Seniors? We haven’t seen yer motivation in a hot sec.

“A movie was playing and a single student was sleeping in the back. I have no idea where my teacher was” Attên Dunce (12) said. No more than three students have shown up to Dunce’s English elective in the past two weeks — the rest of the class has fallen victim to the school’s most recent viral outbreak: senioritis.  

“The mask mandate is over and COVID therefore no longer exists, so we needed a new pandemic,” Eyema Nerd (12) said. Now, instead of giving lessons, Dunce’s teacher Dr. Givhen Op sits in their office alone watching Instagram Reels and questioning their life decisions, Op said. 

Common signs of senioritis include spontaneously passing out, a nauseating aversion to academics, the attention span of a TikTok addicted goldfish, and general hangover symptoms (though the WHO has disputed whether this is caused by senioritis). “We have no idea how to Stop The Spread,” Nurse Hori Fiyed said. “It’s just as contagious if they gather in large groups as it would be if we made them quarantine at home. In fact, quarantine is known to worsen symptoms.”

In desperation, the Dean of the Class of 2022 held a grade meeting to convince seniors to hold onto their self-respect. “Every single one of you is one failing grade away from expulsion,” he said. Everybody in the audience clapped.

At the meeting, Head of College Counseling Dee Furred read aloud a student’s college rescission letter. “I expected that would scare the sense back into them,” he said. “Instead, all the seniors stood up and started arguing with each other over whose letter it was.”

When Ree Jekshionn (12) silently stood up amidst the chaos and saluted, seniors immediately understood the letter was hers.

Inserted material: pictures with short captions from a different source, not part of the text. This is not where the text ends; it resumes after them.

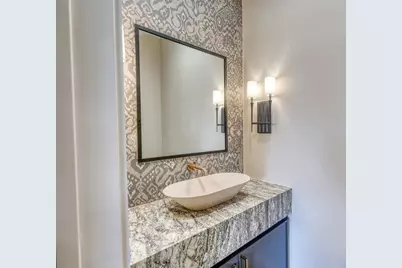 92 Encantada, Horseshoe Bay, TX 78657 - Photo 21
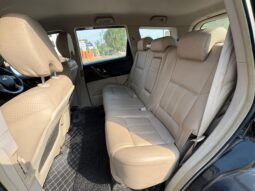 
										xuv500 w6 full									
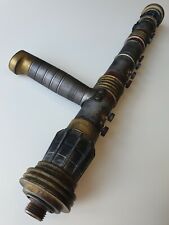 Star Wars Custom Full Size Hasbro Lichtschwert Griff - Nr. 8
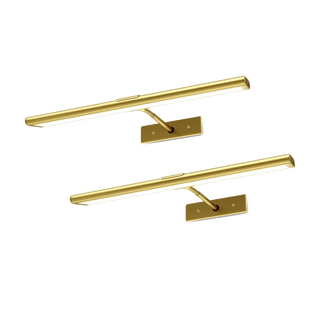 EZVALO EZL41 Picture Light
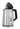 Kettle 1,7LD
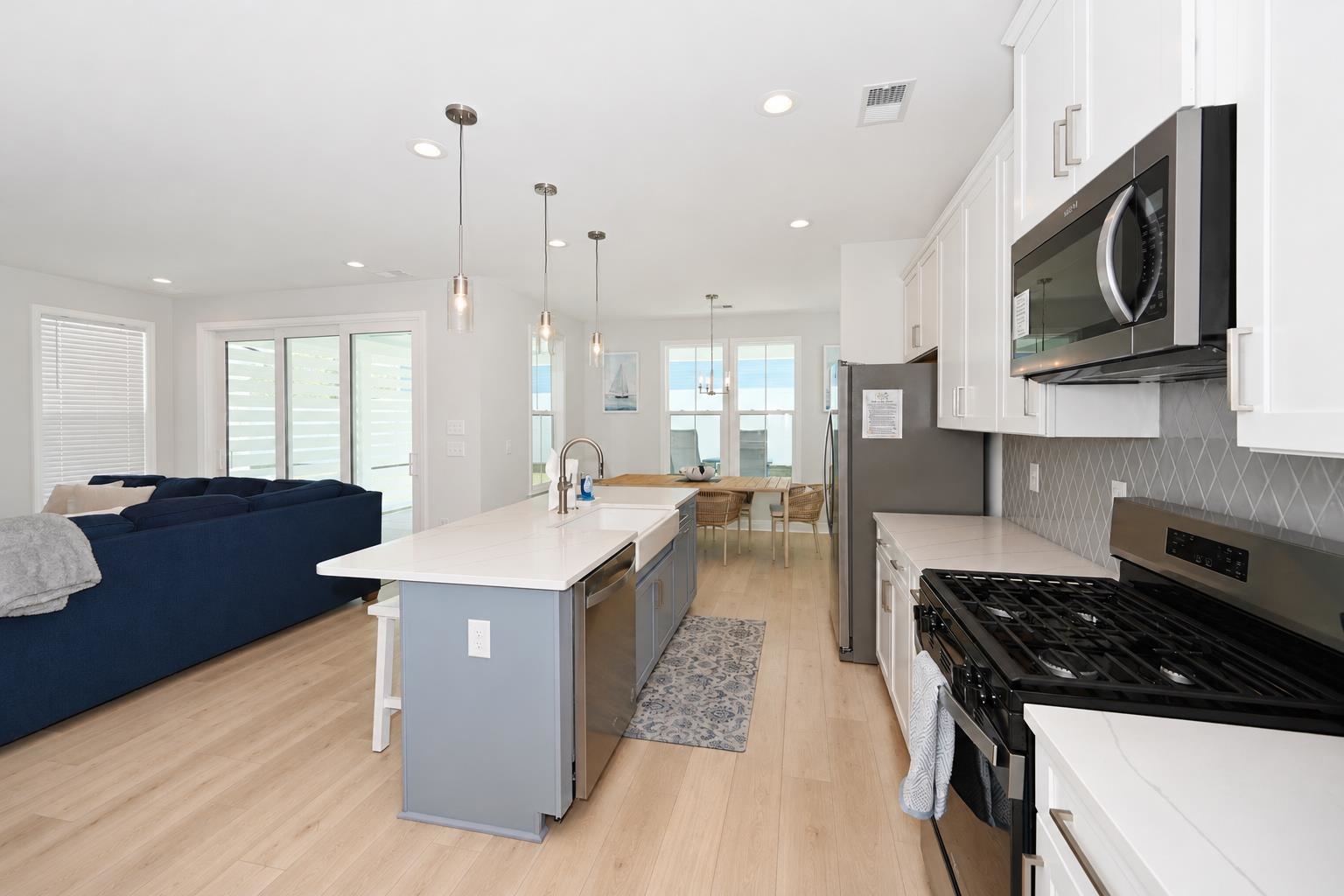 2524 Hillbourne Loop Property Photo 16
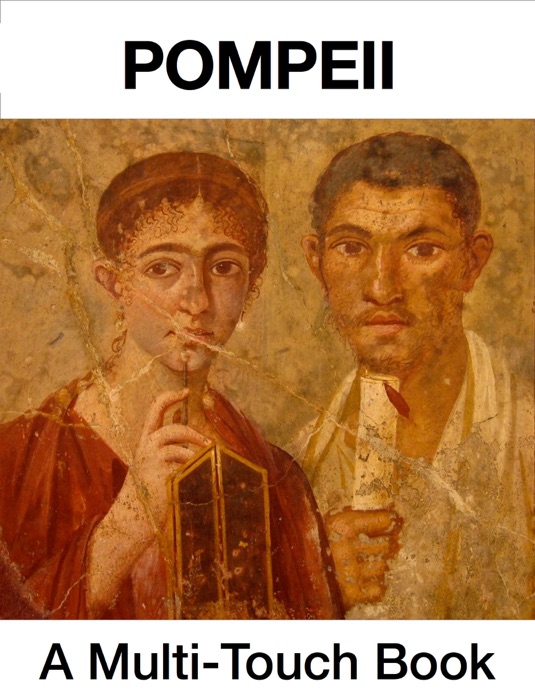 Pompeii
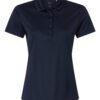 Puma Golf 629944
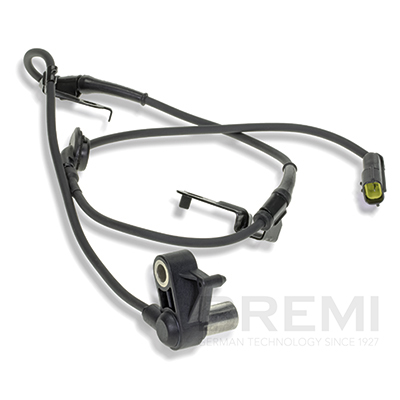 RADDREHZAHLSENSOR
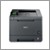 Brother HL-4570CDW Colour Laser Printer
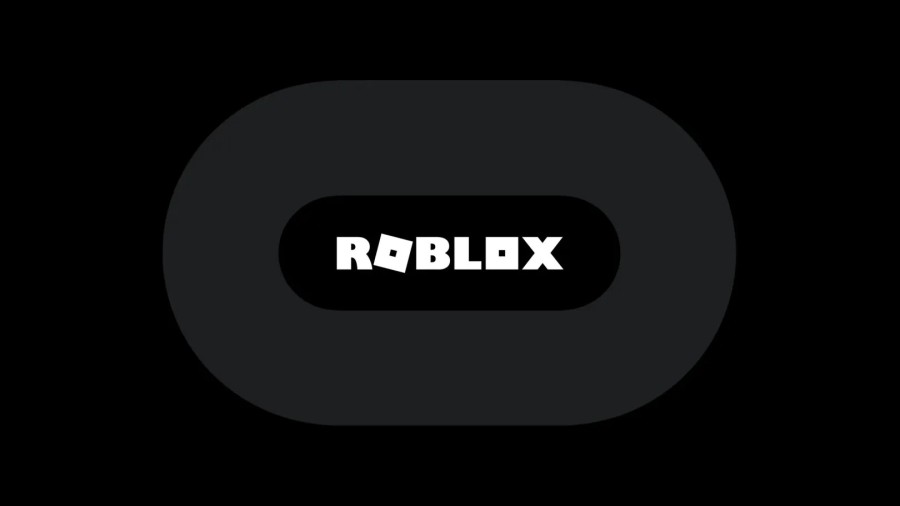 Популярная мобильная игра Roblox скоро появится для Meta Quest 2
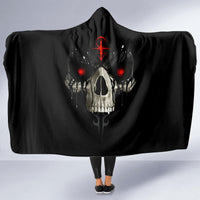 skull-hooded-blanket-black-reaper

Jekshionn has been named King of the Senior Empire of Xcessive Yawning (SEXY) — formerly known as the Senior Study Room. “We worship our new leader by burning our problem sets to get lit,” Caw Phee (12) said while scrubbing Jekhshionn’s crocs.

Despite seniors’ clear lack of interest in doing anything ever, faculty members continue to press on. History teacher Heigh Expektashions was dumbfounded to find that not a single senior had started their year-long paper, they said. “When I asked my class to share their first drafts, all of the seniors blinked at me in sync, like the Frozen trolls do in ‘Fixer Upper,’” Expektashions said.

“I’m not really sure what I’m writing about yet,” Acad Emmic (12) said. “I thought the paper was an inside joke.”

In a last effort to bolster participation, senior English electives have been converted into scheduled naptimes. “I used to sleep in and skip English. Now, I stay up late and come to school just for that class,” Tye Erd (12) said. “It feels so nice to only get five cut slips a day instead of six.”

Because students have been missing so much class, senior skip day has been postponed indefinitely. “Every day is senior skip day at this point,” Fayl Yure (12) said. “Plus I think we’re all too lazy to plan it.” 

Yure is one of 180 members of the senior class who still has not purchased a senior backpack. “My last two neurons refuse to fire long enough to understand the tiny keyboard on a computer,” she said. “That would involve reading and math, two activities which I left behind in my past life. Plus, clicking two buttons to place my order seems like a lot of effort.” 

“Even the senior tent is procrastinating getting decorated,” Ba Ré Minhemum (12) said.